◆ How to complete this task
Go through the data below. List every line that holds the word "north".

◆ Data for this exercise
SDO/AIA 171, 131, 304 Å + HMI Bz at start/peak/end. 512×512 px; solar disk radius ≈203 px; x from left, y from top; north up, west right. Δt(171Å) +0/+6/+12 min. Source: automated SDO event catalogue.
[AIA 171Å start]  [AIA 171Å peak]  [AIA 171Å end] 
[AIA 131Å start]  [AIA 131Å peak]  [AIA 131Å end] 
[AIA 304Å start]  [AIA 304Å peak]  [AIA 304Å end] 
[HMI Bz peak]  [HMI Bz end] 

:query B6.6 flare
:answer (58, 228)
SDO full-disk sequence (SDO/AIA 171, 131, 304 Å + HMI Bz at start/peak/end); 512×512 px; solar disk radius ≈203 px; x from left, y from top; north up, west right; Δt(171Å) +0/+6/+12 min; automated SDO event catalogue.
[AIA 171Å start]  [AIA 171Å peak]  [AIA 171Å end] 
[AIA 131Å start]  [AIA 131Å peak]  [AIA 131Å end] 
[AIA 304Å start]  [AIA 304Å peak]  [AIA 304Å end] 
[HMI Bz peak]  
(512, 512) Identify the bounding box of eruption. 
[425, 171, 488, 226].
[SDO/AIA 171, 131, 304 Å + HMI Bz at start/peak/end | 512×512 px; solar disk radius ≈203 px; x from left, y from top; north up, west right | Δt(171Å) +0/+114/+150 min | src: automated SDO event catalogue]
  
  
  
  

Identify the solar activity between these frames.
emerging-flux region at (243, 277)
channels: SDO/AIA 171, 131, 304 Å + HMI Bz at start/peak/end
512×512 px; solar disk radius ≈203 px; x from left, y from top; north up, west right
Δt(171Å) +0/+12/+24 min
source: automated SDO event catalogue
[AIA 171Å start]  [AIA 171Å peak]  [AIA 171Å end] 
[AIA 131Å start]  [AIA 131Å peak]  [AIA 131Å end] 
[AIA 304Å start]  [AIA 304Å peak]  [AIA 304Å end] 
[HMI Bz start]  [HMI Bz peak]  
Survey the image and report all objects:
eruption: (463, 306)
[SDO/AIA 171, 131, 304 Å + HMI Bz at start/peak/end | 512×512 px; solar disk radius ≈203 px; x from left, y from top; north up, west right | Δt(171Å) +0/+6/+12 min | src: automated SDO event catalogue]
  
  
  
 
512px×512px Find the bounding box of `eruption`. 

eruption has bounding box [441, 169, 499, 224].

◆ Answer box
SDO/AIA 171, 131, 304 Å + HMI Bz at start/peak/end. 512×512 px; solar disk radius ≈203 px; x from left, y from top; north up, west right. Δt(171Å) +0/+6/+12 min. Source: automated SDO event catalogue.
SDO full-disk sequence (SDO/AIA 171, 131, 304 Å + HMI Bz at start/peak/end); 512×512 px; solar disk radius ≈203 px; x from left, y from top; north up, west right; Δt(171Å) +0/+6/+12 min; automated SDO event catalogue.
[SDO/AIA 171, 131, 304 Å + HMI Bz at start/peak/end | 512×512 px; solar disk radius ≈203 px; x from left, y from top; north up, west right | Δt(171Å) +0/+114/+150 min | src: automated SDO event catalogue]
512×512 px; solar disk radius ≈203 px; x from left, y from top; north up, west right
[SDO/AIA 171, 131, 304 Å + HMI Bz at start/peak/end | 512×512 px; solar disk radius ≈203 px; x from left, y from top; north up, west right | Δt(171Å) +0/+6/+12 min | src: automated SDO event catalogue]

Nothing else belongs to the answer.